One way to fix it could be to take the COG->GO mappings found in many proteins. E.g. the five most COG->GO mappings for COG0001 are (numbers are # of proteins in Uniprot with this mapping):
1235 COG:COG0001 > GO:0005737, cytoplasm
1235 COG:COG0001 > GO:0006782, protoporphyrinogen IX biosynthetic process
1344 COG:COG0001 > GO:0042286, glutamate-1-semialdehyde 2,1-aminomutase activity
1680 COG:COG0001 > GO:0030170, pyridoxal phosphate binding
1682 COG:COG0001 > GO:0008483, transaminase activity
These all seem correct: https://biocyc.org/gene?orgid=ECOLI&id=GSAAMINOTRANS-MONOMER#tab=GO
How to set the cutoff then becomes a challenge though.
Cheers,
Thanks @Russel88 Can you give me an example of a UniProt entry that has a GOC reference?
Moving discussion about COG2GO from https://github.com/geneontology/go-ontology/issues/16989
Jakob Russel developed a COG2GO mapping http://mibi.galaxy.bio.ku.dk/russel/mappings/cog2go
@cmungall proposes to load that in the go-edit file.
I tried to download the file but I downloaded a file that seems partial (because the last line, COG:COG0787, has no mapping).
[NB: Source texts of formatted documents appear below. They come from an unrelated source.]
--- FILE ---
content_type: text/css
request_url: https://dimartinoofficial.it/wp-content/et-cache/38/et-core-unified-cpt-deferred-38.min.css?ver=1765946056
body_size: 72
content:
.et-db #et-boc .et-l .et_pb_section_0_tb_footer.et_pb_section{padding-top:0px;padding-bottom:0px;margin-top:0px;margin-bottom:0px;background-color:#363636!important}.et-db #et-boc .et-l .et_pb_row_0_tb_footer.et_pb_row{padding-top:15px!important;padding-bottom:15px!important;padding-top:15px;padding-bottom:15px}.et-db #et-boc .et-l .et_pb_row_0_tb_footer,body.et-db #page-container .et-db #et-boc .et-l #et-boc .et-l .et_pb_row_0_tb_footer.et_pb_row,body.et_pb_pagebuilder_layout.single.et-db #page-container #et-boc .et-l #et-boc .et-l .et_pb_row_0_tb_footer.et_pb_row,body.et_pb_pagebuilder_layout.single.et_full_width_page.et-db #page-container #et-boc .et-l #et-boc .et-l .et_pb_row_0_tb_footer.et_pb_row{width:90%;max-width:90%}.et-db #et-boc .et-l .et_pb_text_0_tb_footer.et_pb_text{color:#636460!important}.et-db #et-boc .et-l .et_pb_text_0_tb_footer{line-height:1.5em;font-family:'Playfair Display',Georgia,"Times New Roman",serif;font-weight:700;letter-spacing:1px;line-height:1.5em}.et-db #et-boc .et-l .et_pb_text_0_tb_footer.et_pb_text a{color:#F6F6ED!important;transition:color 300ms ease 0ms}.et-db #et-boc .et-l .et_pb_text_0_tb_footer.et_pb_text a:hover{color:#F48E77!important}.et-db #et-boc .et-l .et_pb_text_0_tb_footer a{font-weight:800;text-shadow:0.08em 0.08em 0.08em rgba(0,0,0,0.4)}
The file is >600K lines long; with lots of duplicates - when I remove duplicates I get 35,000 lines.
That seems like a lot ?? We should have a look at the mappings before integrating it.
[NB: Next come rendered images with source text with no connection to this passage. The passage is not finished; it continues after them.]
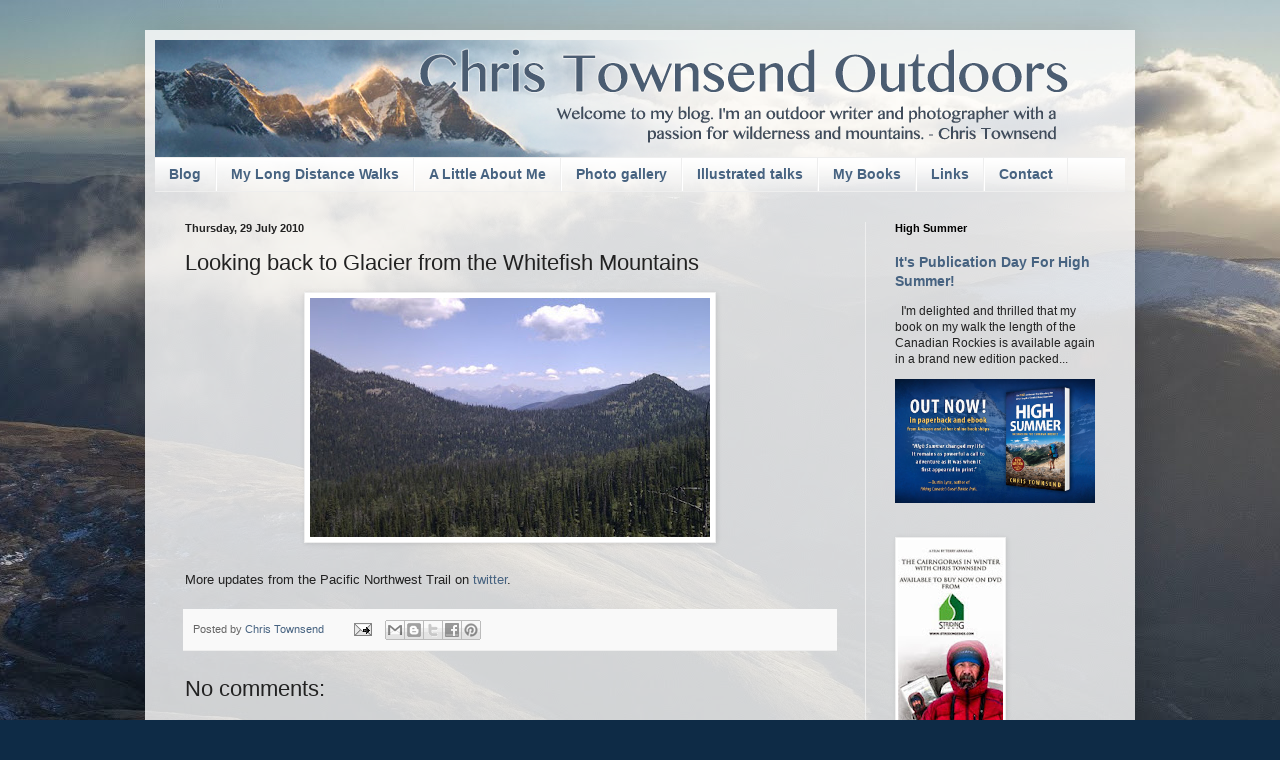

--- FILE ---
content_type: text/html; charset=UTF-8
request_url: https://www.christownsendoutdoors.com/b/stats?style=BLACK_TRANSPARENT&timeRange=ALL_TIME&token=APq4FmCgZmvYgb7jUihCFdGfGEnYNDLCMpgsGkLDe4Y4br8HK5qfWrxgLB0J-yDWQ-VxXMge8IYdAtMwKE8oWB0Dx204UkOArg
body_size: 43
content:
{"total":16968216,"sparklineOptions":{"backgroundColor":{"fillOpacity":0.1,"fill":"#000000"},"series":[{"areaOpacity":0.3,"color":"#202020"}]},"sparklineData":[[0,17],[1,15],[2,15],[3,16],[4,17],[5,18],[6,24],[7,41],[8,51],[9,20],[10,17],[11,27],[12,18],[13,16],[14,100],[15,41],[16,26],[17,21],[18,49],[19,55],[20,24],[21,23],[22,30],[23,40],[24,28],[25,47],[26,31],[27,44],[28,23],[29,0]],"nextTickMs":15517}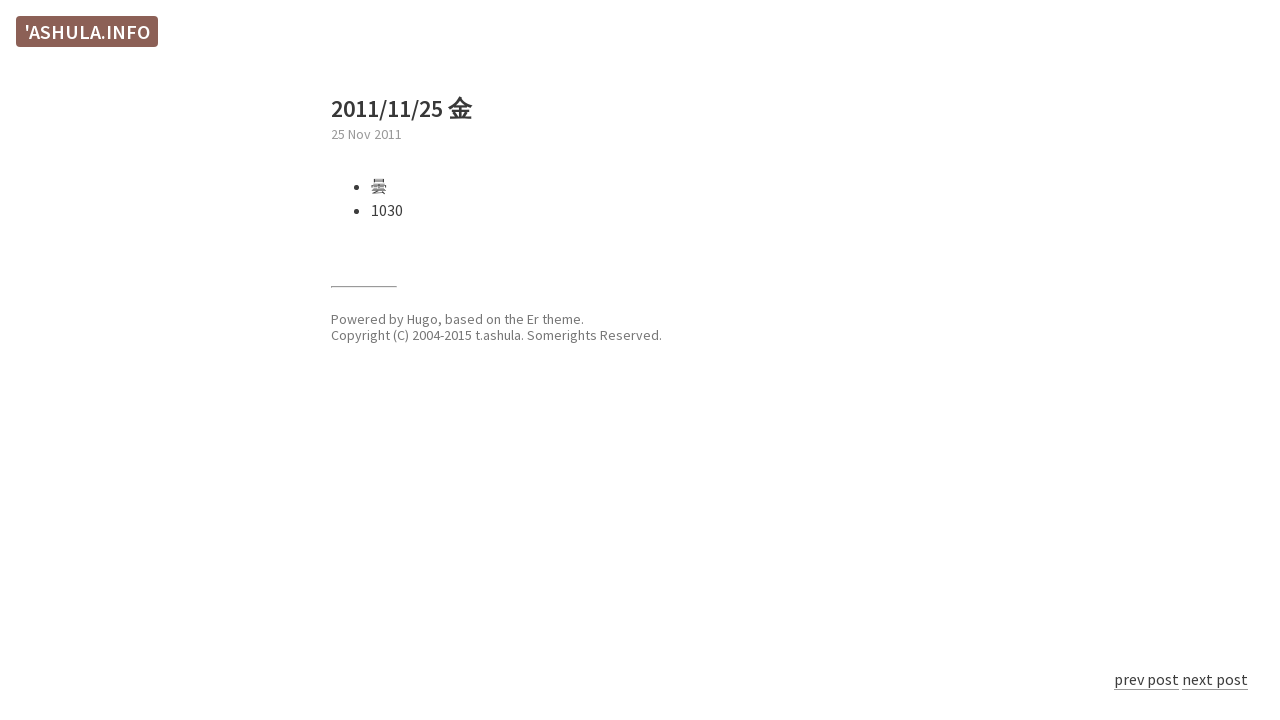

--- FILE ---
content_type: text/html
request_url: https://ashula.info/mt/journal/2011-q4/d1125/
body_size: 4143
content:
<!doctype html>
<html lang="en">
<head><meta charset="utf-8">
<meta name="viewport" content="width=device-width, initial-scale=1" />
<meta content='text/html; charset=utf-8' http-equiv='content-type' />

  <title>2011/11/25 金 - &#39;ashula.info</title>
  <meta content='2011/11/25 金 - &#39;ashula.info' property='title' />
  <meta content='2011/11/25 金 - &#39;ashula.info' property='og:title' />


<meta property="og:description" content=" 曇 1030  " />
<meta property="og:type" content="article" />
<meta property="og:url" content="https://ashula.info/mt/journal/2011-q4/d1125/" />


<meta property="article:published_time" content="2011-11-25T23:59:59&#43;09:00"/>

<meta property="article:modified_time" content="2011-11-25T23:59:59&#43;09:00"/>








<meta name="generator" content="Hugo 0.47-DEV" />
For example COG:COG0156 7-keto-8-aminopelargonate synthetase or related enzyme has these mappings: COG:COG0156 > GO:0003870 5-aminolevulinate synthase activity COG:COG0156 > GO:0030170 pyridoxal phosphate binding COG:COG0156 > GO:0033014 tetrapyrrole biosynthetic process
The COG label and the mapped activity seem different.